Text block:
******

# crimpless dacron v kevlar for cruiser racer



## Oysterbob (Jun 23, 2011)

Hi looking at quotes for our 1979 16ft sloop cruiser racer, looking at tri radial cut crimpless dacron versus x tec kevlar.

Any thoughts as to what the performance difference would be?

we are looking at a new mainsail a no.3 jib & no.1 genoa


----------



## Oysterbob (Jun 23, 2011)

apologies for typo that should read 26ft (8 meter) yacht

40 views & no replies, talk to me pleeeease....!


----------



## paulk (Jun 2, 2000)

The major difference will be in the longevity of sails made out of the different materials. It is very simple. Dacron will not hold its shape as long as the kevlar. The dacron will look ok for perhaps 10 or 12 years, despite being blown out of shape after two. The kevlar will start to delaminate and disintegrate after three years. You may be lucky if you can still hoist the kevlar sail after 5 years without it blowing apart. Since you're paying, you get to pick the sail you want. 

In such a small boat, the performance difference between two NEW sails of different materials will be minimal. If both materials are cut to the same design, they will perform similar to each other, as long as they hold their shape(s). Sails on a 8m boat are simply not big enough for the materials to make a big weight difference. If the mast was 100' tall, THEN, there'd be a weight difference, which might have an effect on performance. Hope this is helpful information to you.


----------



## overbored (Oct 8, 2010)

If you race then Kevlar, if you day sail then Kevlar, if you enjoy sailing and the look and feel of a properly trimmed sail then Kevlar. they will last longer and they will hold there shape longer. the new materials they are using today are way better then when they first started making laminated sails. Delams are not happing if you take care of the sails and keep them stored out of the sun. Kevlar cost only a little more as the labor is less to make the sail. and they don't really make many with real Kevlar any more but they use other types of arimids that look like kevlar but work even better. as for weight yes there is a big differance, the first time you pick up the bag you will notice.


----------



## Oysterbob (Jun 23, 2011)

thanks for replies, 

im leaning towards the Kevlar as its not much % difference and will swap sails when cruising to help keep the new sails fresh, the slight weight difference appeals as we may need to change headsails during a passage race occasionly.

******

Required actions:
**A)** Answer these questions about the thread on sail materials:
(i) What corrected size does Oysterbob give for the yacht?
(ii) According to paulk, after how many years will the kevlar start to delaminate and disintegrate?
(iii) According to overbored, why does Kevlar cost only a little more?
**B)** Quote the part of the thread on sail materials starting at "In such a small" and ending at "(Oct 8, 2010)".

Data provided:

******

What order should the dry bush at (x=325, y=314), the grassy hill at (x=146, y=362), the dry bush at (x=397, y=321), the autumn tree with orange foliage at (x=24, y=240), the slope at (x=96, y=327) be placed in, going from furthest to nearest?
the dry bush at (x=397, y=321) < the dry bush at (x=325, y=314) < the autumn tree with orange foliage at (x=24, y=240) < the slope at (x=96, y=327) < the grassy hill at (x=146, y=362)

******

Solution set:
**A)**
(i) 26ft (8 meter).
(ii) After three years.
(iii) Because the labor is less to make the sail.

**B)**
In such a small boat, the performance difference between two NEW sails of different materials will be minimal. If both materials are cut to the same design, they will perform similar to each other, as long as they hold their shape(s). Sails on a 8m boat are simply not big enough for the materials to make a big weight difference. If the mast was 100' tall, THEN, there'd be a weight difference, which might have an effect on performance. Hope this is helpful information to you.


----------



## overbored (Oct 8, 2010)